■ **Do this**
Copy out every one of the items below word for word, leaving out the pictures.

======

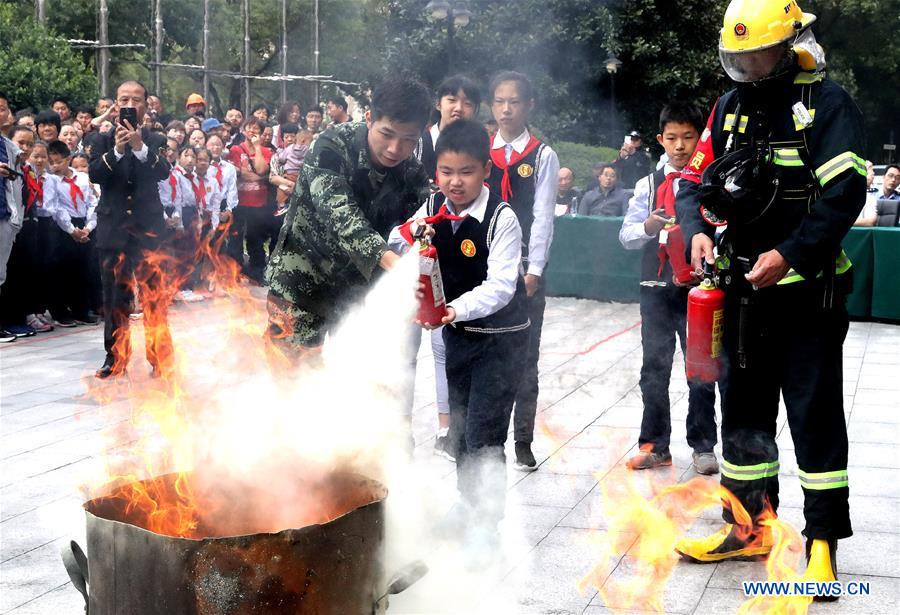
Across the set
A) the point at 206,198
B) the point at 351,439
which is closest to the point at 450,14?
the point at 206,198

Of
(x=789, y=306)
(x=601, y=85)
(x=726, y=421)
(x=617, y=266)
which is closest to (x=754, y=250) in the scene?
(x=789, y=306)

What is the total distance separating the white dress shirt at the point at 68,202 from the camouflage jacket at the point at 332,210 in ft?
21.8

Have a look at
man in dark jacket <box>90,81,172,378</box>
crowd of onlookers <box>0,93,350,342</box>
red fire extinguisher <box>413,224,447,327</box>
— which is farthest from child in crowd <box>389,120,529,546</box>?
crowd of onlookers <box>0,93,350,342</box>

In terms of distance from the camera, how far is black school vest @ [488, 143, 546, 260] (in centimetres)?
591

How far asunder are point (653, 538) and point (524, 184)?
2121mm

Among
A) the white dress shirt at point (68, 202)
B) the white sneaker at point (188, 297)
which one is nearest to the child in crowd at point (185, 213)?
the white sneaker at point (188, 297)

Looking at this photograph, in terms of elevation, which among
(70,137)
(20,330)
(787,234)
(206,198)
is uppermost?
(70,137)

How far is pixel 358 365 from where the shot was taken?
410 cm

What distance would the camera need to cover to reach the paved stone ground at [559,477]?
4.22 m

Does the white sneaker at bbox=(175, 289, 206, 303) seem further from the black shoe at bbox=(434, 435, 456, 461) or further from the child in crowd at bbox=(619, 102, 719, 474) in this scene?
the child in crowd at bbox=(619, 102, 719, 474)

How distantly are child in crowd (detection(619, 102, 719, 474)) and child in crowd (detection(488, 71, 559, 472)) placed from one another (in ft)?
1.76

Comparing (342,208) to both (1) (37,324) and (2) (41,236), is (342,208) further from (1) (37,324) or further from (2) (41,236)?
(2) (41,236)

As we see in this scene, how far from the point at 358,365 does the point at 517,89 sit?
2488mm

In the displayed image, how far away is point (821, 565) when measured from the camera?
4145mm
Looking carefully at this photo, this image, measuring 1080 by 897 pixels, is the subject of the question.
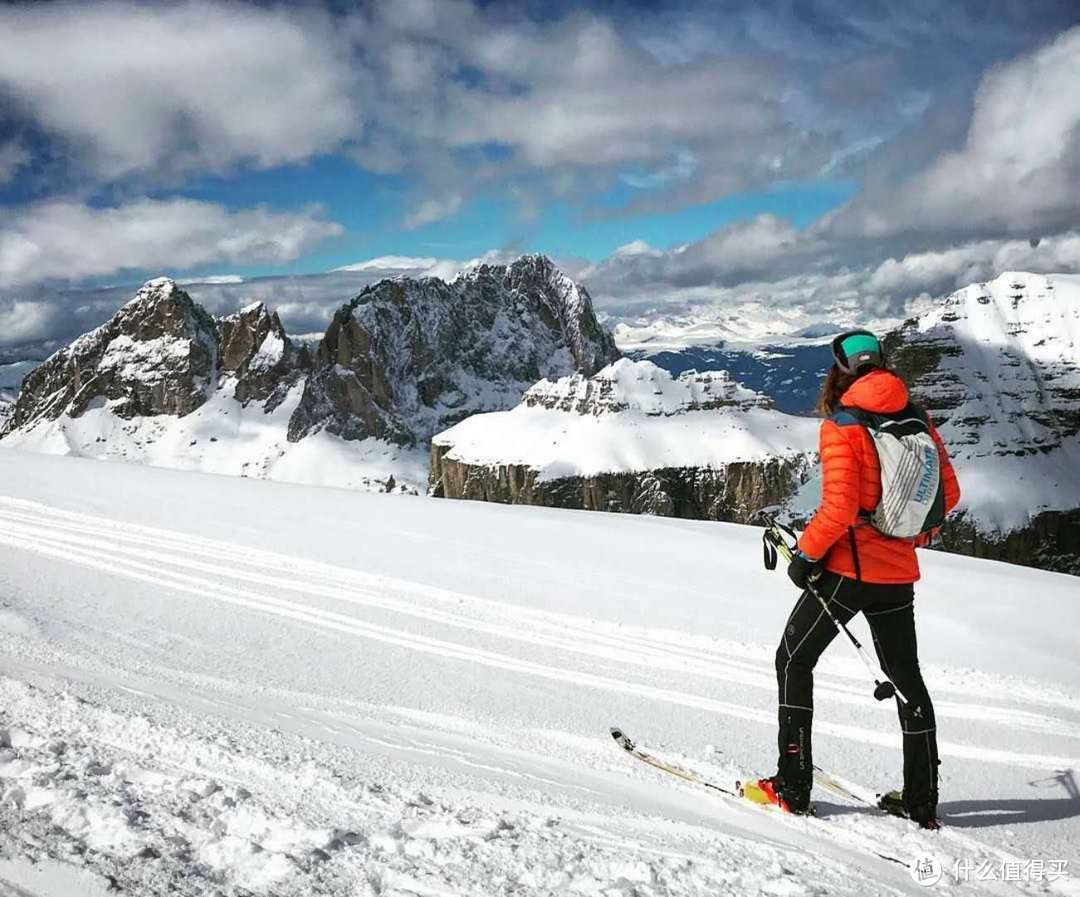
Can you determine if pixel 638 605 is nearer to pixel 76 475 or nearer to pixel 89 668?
pixel 89 668

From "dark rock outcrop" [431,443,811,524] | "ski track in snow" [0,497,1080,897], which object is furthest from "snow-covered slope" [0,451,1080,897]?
"dark rock outcrop" [431,443,811,524]

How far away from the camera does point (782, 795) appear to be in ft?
15.0

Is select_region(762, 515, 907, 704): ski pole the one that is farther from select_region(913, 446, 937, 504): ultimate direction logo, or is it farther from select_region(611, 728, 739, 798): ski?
select_region(611, 728, 739, 798): ski

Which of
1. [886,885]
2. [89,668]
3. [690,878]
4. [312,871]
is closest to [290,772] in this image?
[312,871]

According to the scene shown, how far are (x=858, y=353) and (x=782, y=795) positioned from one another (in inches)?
105

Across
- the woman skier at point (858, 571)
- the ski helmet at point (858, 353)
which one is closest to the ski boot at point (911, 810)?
the woman skier at point (858, 571)

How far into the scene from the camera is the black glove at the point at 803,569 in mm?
4488

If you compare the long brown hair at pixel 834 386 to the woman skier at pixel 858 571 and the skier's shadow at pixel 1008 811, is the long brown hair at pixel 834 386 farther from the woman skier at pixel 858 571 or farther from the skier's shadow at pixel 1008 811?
the skier's shadow at pixel 1008 811

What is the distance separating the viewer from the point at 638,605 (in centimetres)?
862

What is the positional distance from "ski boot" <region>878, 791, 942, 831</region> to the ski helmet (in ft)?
8.53

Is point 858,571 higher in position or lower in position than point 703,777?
higher

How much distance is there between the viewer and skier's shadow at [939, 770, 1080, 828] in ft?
15.6

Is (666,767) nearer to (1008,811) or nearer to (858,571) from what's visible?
(858,571)

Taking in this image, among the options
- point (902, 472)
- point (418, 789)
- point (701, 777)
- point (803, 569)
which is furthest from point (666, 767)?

======

■ **Complete response**
Across the set
A) the point at 206,198
B) the point at 351,439
which is closest to the point at 450,14?
the point at 206,198

Of
(x=789, y=306)
(x=601, y=85)
(x=726, y=421)
(x=617, y=266)
which is closest to (x=754, y=250) in the scene?
(x=789, y=306)

What is the total distance separating the white dress shirt at the point at 68,202 from the camouflage jacket at the point at 332,210 in ft?
21.8

Have a look at
man in dark jacket <box>90,81,172,378</box>
crowd of onlookers <box>0,93,350,342</box>
red fire extinguisher <box>413,224,447,327</box>
— which is farthest from child in crowd <box>389,120,529,546</box>?
crowd of onlookers <box>0,93,350,342</box>

In terms of distance from the camera, how far is black school vest @ [488, 143, 546, 260] (in centimetres)?
591

How far asunder are point (653, 538) and point (524, 184)?
2121mm

Among
A) the white dress shirt at point (68, 202)
B) the white sneaker at point (188, 297)
which one is nearest to the child in crowd at point (185, 213)?
the white sneaker at point (188, 297)

Looking at this photograph, in terms of elevation, which among
(70,137)
(20,330)
(787,234)
(206,198)
is uppermost?
(70,137)

How far is pixel 358 365 from where the shot was taken?
410 cm

What distance would the camera need to cover to reach the paved stone ground at [559,477]?
4.22 m

Does the white sneaker at bbox=(175, 289, 206, 303) seem further from the black shoe at bbox=(434, 435, 456, 461) or further from the child in crowd at bbox=(619, 102, 719, 474) in this scene?
the child in crowd at bbox=(619, 102, 719, 474)

How distantly are child in crowd (detection(619, 102, 719, 474)) and child in crowd (detection(488, 71, 559, 472)) placed from one another (in ft)?
1.76

Comparing (342,208) to both (1) (37,324) and (2) (41,236), is (342,208) further from (1) (37,324) or further from (2) (41,236)?
(2) (41,236)

As we see in this scene, how far from the point at 358,365 does the point at 517,89 sit?
2488mm

In the displayed image, how far away is point (821, 565) when measured from the camera?
4145mm
Looking carefully at this photo, this image, measuring 1080 by 897 pixels, is the subject of the question.
Can you determine if pixel 638 605 is nearer to pixel 76 475 or nearer to pixel 89 668?
pixel 89 668

From "dark rock outcrop" [431,443,811,524] | "ski track in snow" [0,497,1080,897], which object is furthest from "snow-covered slope" [0,451,1080,897]?
"dark rock outcrop" [431,443,811,524]

How far away from the camera does point (782, 795) appear to be in ft?
15.0

Is select_region(762, 515, 907, 704): ski pole the one that is farther from select_region(913, 446, 937, 504): ultimate direction logo, or is it farther from select_region(611, 728, 739, 798): ski?
select_region(611, 728, 739, 798): ski

Which of
1. [886,885]
2. [89,668]
3. [690,878]
4. [312,871]
is closest to [290,772] in this image?
[312,871]

According to the scene shown, how far are (x=858, y=353) and (x=782, y=795) positioned from one another (in inches)?
105

Across
- the woman skier at point (858, 571)
- the ski helmet at point (858, 353)
which one is closest to the ski boot at point (911, 810)?
the woman skier at point (858, 571)

How far into the scene from the camera is the black glove at the point at 803,569 in mm?
4488

If you compare the long brown hair at pixel 834 386 to the woman skier at pixel 858 571 and the skier's shadow at pixel 1008 811, is the long brown hair at pixel 834 386 farther from the woman skier at pixel 858 571 or farther from the skier's shadow at pixel 1008 811?
the skier's shadow at pixel 1008 811

What is the distance separating the viewer from the point at 638,605 (in centimetres)?
862

What is the positional distance from "ski boot" <region>878, 791, 942, 831</region> to the ski helmet (in ft)?
8.53

Is point 858,571 higher in position or lower in position than point 703,777?
higher

How much distance is there between the viewer and skier's shadow at [939, 770, 1080, 828] in ft?
15.6

Is (666,767) nearer to (1008,811) or nearer to (858,571) from what's visible?
(858,571)

Taking in this image, among the options
- point (902, 472)
- point (418, 789)
- point (701, 777)
- point (803, 569)
which is furthest from point (666, 767)?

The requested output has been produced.